La société aurait dû réduire ses bénéfices par rapport à ses pratiques toxiques au lieu de les considérer comme de simples externalités. Les raisons pour lesquelles on a quitté l’entreprise de pellicules chimiques, du moins dans le moule Kodak, auraient été beaucoup plus claires pour la direction et les investisseurs. Kodak aurait peut-être survécu si elle avait fait face aux catastrophes environnementales à sa porte. C’est là une leçon pour les sociétés de médias qui doivent encore faire face aux coûts écologiques de leurs modèles commerciaux.

Du milieu des années 1980 à 2000, période où Kodak se débattait sur le nouveau marché de la photographie numérique, la société avait émis plus d’émissions toxiques dans l’environnement que toute autre société de l’état de New York. Les habitants du quartier de Kodak Park et de ses environs à Rochester ont été exposés à des niveaux atypiques d’exposition à des produits chimiques dangereux, dont le plus dangereux était la dioxine (un produit chimique bioaccumulatif connu dans l’État de New York). ).

En 1989, le New York Times publiait un article décrivant le parc Kodak comme «un tableau industriel de cheminées grises et d’épaisses panaches blancs». Les résidents ont signalé que des déchets toxiques s’infiltraient dans les eaux souterraines et sortaient des cheminées. Les écoles étaient régulièrement fermées. Les tests ont montré que l’eau souterraine et le sol comprenaient du chlorure de méthylène, de l’acétone et du méthanol. Le chlorure de méthylène est utilisé dans la fabrication des pellicules et est un cancérogène potentiel. Un porte-parole de Kodak a été cité dans l’article du Times en disant: “Les résidents remettent en cause notre réputation, et nous n’aimons pas cela”, ajoutant que les gens auraient dû se rendre compte que Kodak était une entreprise chimique.

La baisse de soutien à Kodak à Rochester, la quintessence d’une ville d’entreprise, aurait dû sonner l’alarme. Même la promesse de 100 millions de dollars de Kodak d’examiner le problème était suspecte, en particulier après que ses porte-parole aient admis avoir jeté intentionnellement des tonnes de produits chimiques toxiques l’année précédente. En 1998, la compagnie faisait face à une poursuite de 185 millions de dollars déposée par des résidents de Rochester. Leur avarice et leur arrogance anti-environnementale étaient devenues des responsabilités qui contribueraient à la ruine de la société et laisseraient aux contribuables de New York une énorme facture de nettoyage.

L’héritage toxique des désastres environnementaux de Kodak a été mis à nu en 2014 lorsque le Bureau du Procureur du Département de la Justice des États-Unis pour le district sud de New York et l’Environmental Protection Agency ont conclu un accord avec Eastman Kodak Rochester, Kodak Park, la rivière Genesee et sa pollution dans les sites Superfund de New York et du New Jersey.
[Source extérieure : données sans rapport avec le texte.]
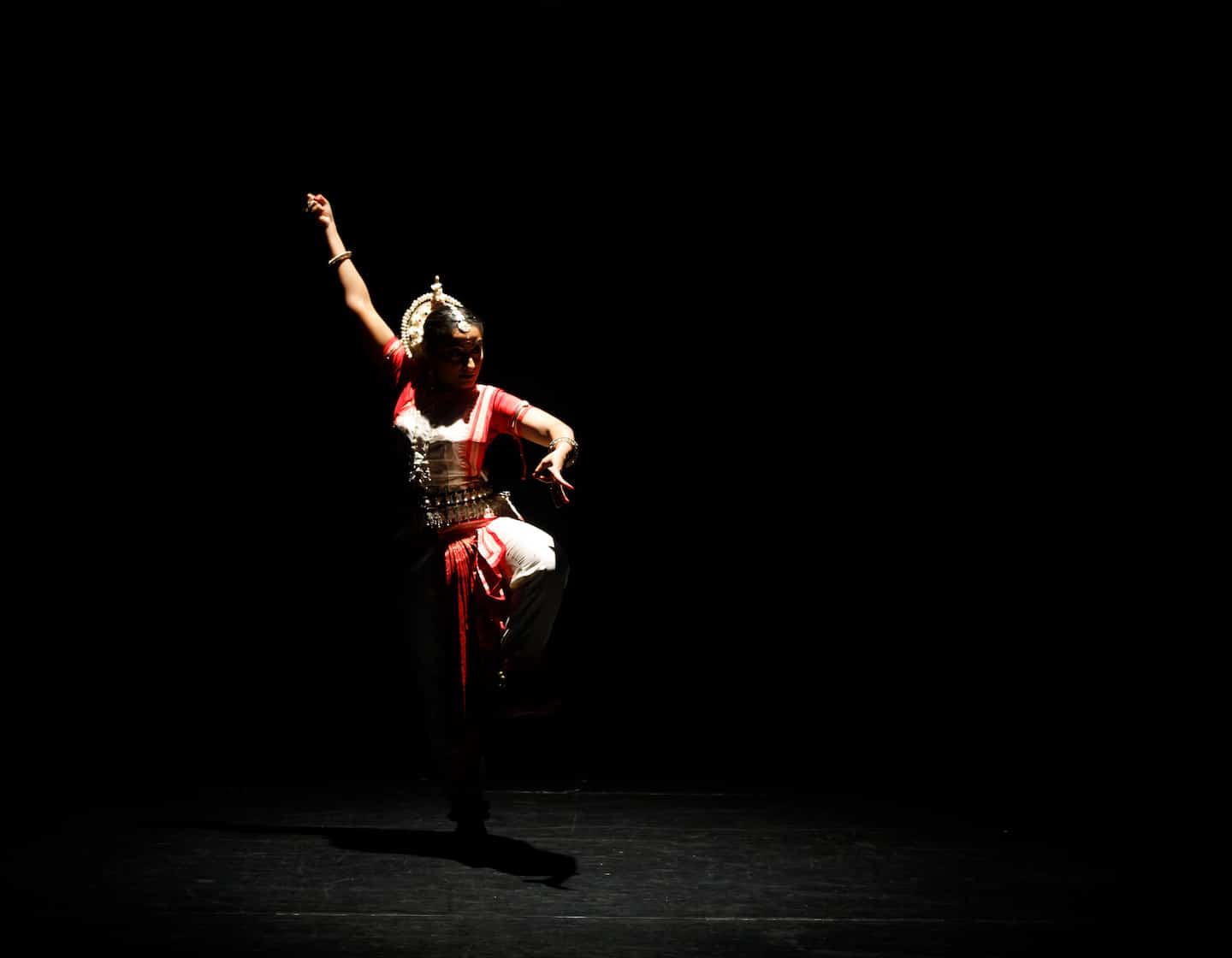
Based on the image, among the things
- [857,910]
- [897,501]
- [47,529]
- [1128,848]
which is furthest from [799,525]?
[47,529]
Mais le ministère de la Justice et l’EPA ont conclu un accord avec Kodak, garantissant que les contribuables de New York paieraient la moitié de la facture. Kodak serait responsable de 50 à 100 millions de dollars, avec des paiements supplémentaires de deux à cinq millions pour le nettoyage et d’autres formes d’atténuation. Selon certaines estimations, il en coûte plus de 100 millions de dollars pour nettoyer un seul site de déchets toxiques. Inutile de dire que les écologistes et les activistes locaux ont été consternés par l’accord de règlement conclu entre le gouvernement et le pollueur le plus important et le moins fiable de l’État de New York.

Le nettoyage se poursuit en 2018, à la fois l’histoire de Kodak et l’environnement qu’il a pollué négligemment pendant des décennies. Nous ne devrions probablement pas être surpris que le bilan de conformité de Kodak ne soit pas excellent. Après tout, c’était une entreprise chimique glorifiée dans une ville-entreprise opérant dans un État qui concluait des accords avec les pollueurs tout le temps (voir Hudson River et General Electric). Il est temps que les entreprises de médias assainissent leurs activités et paient les coûts environnementaux de leurs modèles commerciaux – si elles ne le font pas pour la santé de la planète et de ses habitants, elles devraient le faire parce que les affaires sont bonnes. montre.